## Start EXCERPTED TEXT

Getting Started with DevOps

Getting Started with DevOps

A guide to learning DevOps and the most important technologies used

·

18 min read

DevOps is an emerging field in tech that has in recent years started to gain a lot of attraction from developers across the world, this, in turn, has led to a lot of people trying to get into this field and learn about it to add it as a new tech skill to their developer toolkits.

For most beginners, this domain is pretty confusing as various technologies are required to be successful in this field and new tools are being developed everyday.

Where do you start then? Why do we need so many technologies? Which technologies and tools should I learn? In what order should I learn them? How do these tools work together? These are questions that I myself wanted answered when I had started learning about DevOps.

Resources do exist about this topic to help beginners get started but a lot of them are not to-the-point and leave a lot of ambiguity which leave many newcomers confused, making them believe that DevOps is extremely complex and not a possible field for their development journey which is not at all the case.

So I thought why don't I try and take a stab at answering these questions?

Lets get started!

What is DevOps?

DevOps combines development and operations together in a single unified field and is simply a concept that consists of various practices and tools that try to improve any organizations ability to deliver services and applications faster to users.

It does so by automating most if not all of the processes tied to delivering an application so much so that as an example in order to host a website all a developer needs to do is push their commits to GitHub.

Conceptually it also deals with software development lifecycle models such as agile methods that are aimed at improving the rate of delivering applications.

At its core, as a DevOps enginner what would be expected of you is to create and maintain automated systems in the form of Continuous Integration (CI) and Continuous Deployment (CD) using various tools and technologies which deals with the steps upto writing the code, along with the steps needed after it until delivered to its users.

Why DevOps?

DevOps as a field allows you to learn about important concepts such as systems design along with teaching you how extremely large projects are maintained.

Also there is a mind blowing high demand of DevOps enginners which pay exorbitant amounts of money for doing work that is pretty minimal in nature. This is a great incentive for anyone wanting to earn huge amounts of money and gain new opportunities.

In short DevOps allows you to rake in a lot of money especially via remote work, has great career development potential, immense community and network building and the work is not at all hectic as compared to other development fields.

What is CI/CD?

CI/CD as also mentioned above stands for Continuous Integration and Continuous Deployment/Delivery. It is the backbone concept of any DevOps engineers work as a CI/CD pipeline is actually majority of the work that is required in DevOps.

It breaks the entire developer to user workflow into two components, one that deals with ensuring the maintainance of the software or application and the other deals with ensuring that the maintained application reaches to its users without fail all the while keeping in mind that the applications is still in development and future changes and updates are to be expected.

## End EXCERPTED TEXT

Carry on writing the DevOps guide from the end of its last paragraph. The entries that follow have no connection to the DevOps guide.

## Start RECORDED INFORMATION

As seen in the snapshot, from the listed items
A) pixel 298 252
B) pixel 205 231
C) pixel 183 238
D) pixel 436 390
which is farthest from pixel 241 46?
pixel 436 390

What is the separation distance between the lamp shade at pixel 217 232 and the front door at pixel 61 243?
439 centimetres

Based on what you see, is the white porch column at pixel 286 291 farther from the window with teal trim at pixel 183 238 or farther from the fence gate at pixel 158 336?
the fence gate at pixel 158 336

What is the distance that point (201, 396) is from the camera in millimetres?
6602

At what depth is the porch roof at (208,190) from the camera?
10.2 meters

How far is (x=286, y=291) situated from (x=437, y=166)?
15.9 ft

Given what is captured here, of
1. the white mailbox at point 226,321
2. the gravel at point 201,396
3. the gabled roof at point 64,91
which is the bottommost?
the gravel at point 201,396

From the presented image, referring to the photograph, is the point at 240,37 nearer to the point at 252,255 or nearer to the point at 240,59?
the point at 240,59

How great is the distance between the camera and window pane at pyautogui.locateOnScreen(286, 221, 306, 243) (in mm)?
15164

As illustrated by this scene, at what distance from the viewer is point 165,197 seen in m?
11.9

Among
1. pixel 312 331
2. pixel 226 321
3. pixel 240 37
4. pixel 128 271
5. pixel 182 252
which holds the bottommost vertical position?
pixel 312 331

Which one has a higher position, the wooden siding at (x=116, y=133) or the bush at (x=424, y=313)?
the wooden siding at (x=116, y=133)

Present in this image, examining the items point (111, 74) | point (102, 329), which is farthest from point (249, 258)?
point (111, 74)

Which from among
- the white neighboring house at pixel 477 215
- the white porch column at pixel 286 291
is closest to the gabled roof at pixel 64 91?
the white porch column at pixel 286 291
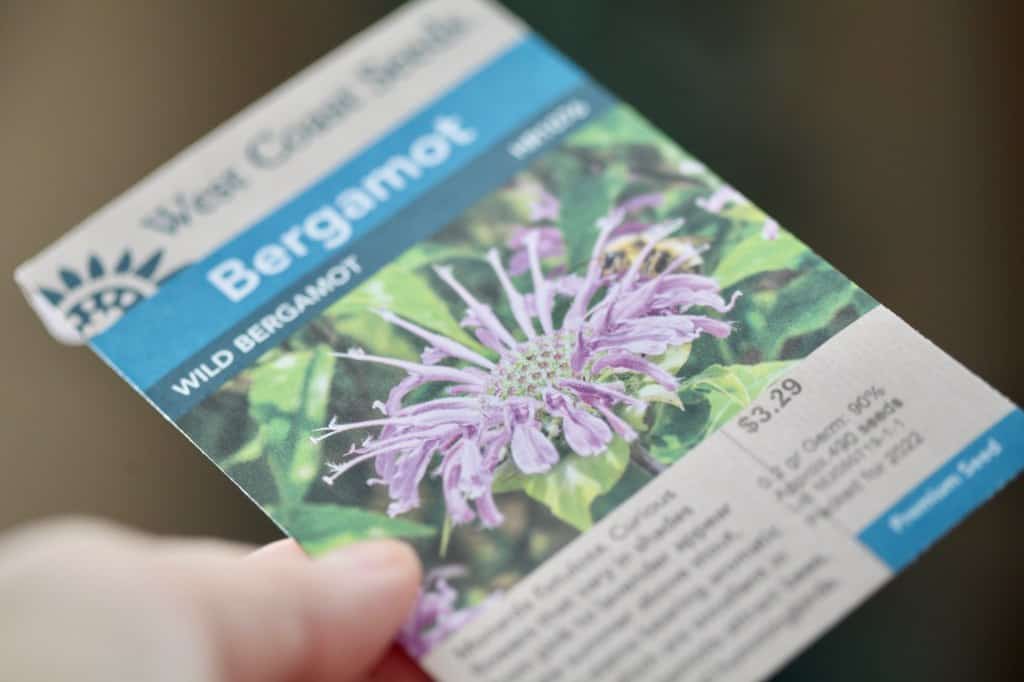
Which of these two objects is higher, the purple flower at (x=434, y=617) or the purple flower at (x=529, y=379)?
the purple flower at (x=529, y=379)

## End RECORDED INFORMATION

# OUTPUT FOR THIS TASK
What is CI?

Continuous Integration or CI for short deals with automating the process of working together and collaboriting on an application, since there will be a lot of developers working on the application at a time, it is required to test the updated codebase, build the code, get the code coverage etc after every change either big or small.

If these changes were to be tested manually then it would require the developer to build the entire codebase on their system then run all tests and generate analysis data, vulnerability analysis etc on their own for every small change and would take up a lot of time if the project is anything bigger than hobby work.

So to save time, improve efficiency and maintain consistency we automate this entire process using various technologies and build a pipeline.

A pipeline is simply a sequence of steps that are executed one after the other and each step in the pipeline takes in input from the output of the previous step and gives output which is taken as input for the next step.

What is CD?

Continuous Delivery or Continuous Deployment deals with creating a sequence of steps that execute in order to release the application or project for the users to use.

If this sequence needs to be manually triggered it is referred to as Continuous Delivery, Continuous Deployment is the next step of Continuous Delivery automation in which the entire sequence is executed automatically and requires no manual intervention from anyone.

Otherwise if this process was to be done manually, someone would have to build and copy the entire code to the hosting service being used, then reconfigure the entire hosting or deployment settings and this is to be done for every new version/release/build/change/commit.

Again, if we automate these steps as well, it will save a lot of time and remove the scope of human error from our side for the most part if automated correctly.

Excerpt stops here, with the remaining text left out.